La Cumbre de jefes de Estado y de Gobierno del G20 comenzó este lunes en Río de Janeiro con la presentación de la Alianza Global contra el Hambre y la Pobreza, una iniciativa impulsada por el presidente de Brasil, Luiz Inácio Lula da Silva. La Alianza cuenta con 147 miembros fundadores, entre los cuales se encuentran 81 países y 24 organizaciones internacionales. Esta propuesta tiene como objetivo central combatir el hambre, promover el empoderamiento de las mujeres y mitigar los efectos del cambio climático, alineándose con los Objetivos de Desarrollo Sostenible de la ONU.

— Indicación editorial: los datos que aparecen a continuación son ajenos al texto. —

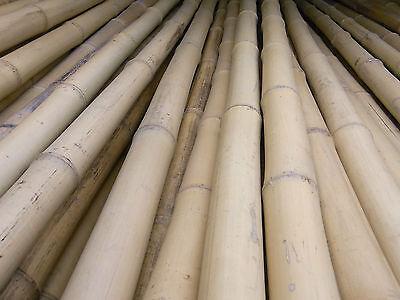 Bambusrohr Bambusstange Bambushalm Bambus Paketpreis 10 x 3-4 cm x 2 m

A la Alianza se han adherido todos los miembros del G20, a excepción de Argentina, cuyo presidente Javier Milei ha rechazado la agenda del proyecto, que busca fomentar el desarrollo sostenible. En total, la Alianza incluye la participación de nueve instituciones financieras internacionales, como el Banco Mundial y el Banco Interamericano de Desarrollo (BID), así como 31 organizaciones filantrópicas, entre ellas las fundaciones Rockefeller y Bill & Melinda Gates.
Uno de los aspectos más destacados de la Alianza es la adopción de compromisos por parte de más de 70 países y organizaciones internacionales para ejecutar alrededor de 40 proyectos que beneficiarán a unas 500 millones de personas. Entre los proyectos más relevantes se encuentran las iniciativas para proporcionar transferencias de renta a 1.5 millones de personas en Burundi y a 1.24 millones en Togo. Además, Indonesia desarrollará un programa para proporcionar alimentación escolar adecuada a 82.9 millones de estudiantes en el país.
En un video dirigido a los líderes mundiales al inicio de la cumbre, Lula subrayó la importancia de estas iniciativas. “Mientras haya familias sin comida en la mesa, niños mendigando en las calles y jóvenes sin esperanza de un futuro mejor, no habrá paz”, afirmó el mandatario brasileño. “Sabemos, por la experiencia, que una serie de políticas públicas bien diseñadas tienen el potencial de acabar con el flagelo del hambre y devolverle la esperanza y la dignidad a las personas”, agregó.
La Alianza Global contra el Hambre y la Pobreza responde a las cifras alarmantes de hambre global; según los datos más recientes de la FAO (Organización de las Naciones Unidas para la Agricultura y la Alimentación), alrededor de 733 millones de personas padecen hambre en 2023. Esta iniciativa se presenta como la principal prioridad de la presidencia de Brasil en el G20, que finalizará en diciembre de este año, cuando el foro pasará a ser presidido por Sudáfrica.
Lula cerró su intervención con un llamado a la acción. “El tiempo para alcanzar las metas de desarrollo sostenible hasta 2030 se nos agota. Esta es la última oportunidad que tenemos para lograrlo. Los invito a todos para que en 2030 podamos hablar de estos flagelos como un problema del pasado”, declaró el presidente brasileño, instando a más países a unirse a la Alianza.
El lanzamiento de esta Alianza se presenta como una respuesta urgente a una crisis global que afecta a millones de personas, particularmente en el contexto de un mundo que enfrenta crecientes desafíos económicos y medioambientales. El compromiso de los países participantes es un paso crucial hacia el cumplimiento de las metas de desarrollo sostenible, cuyo plazo está fijado para el año 2030.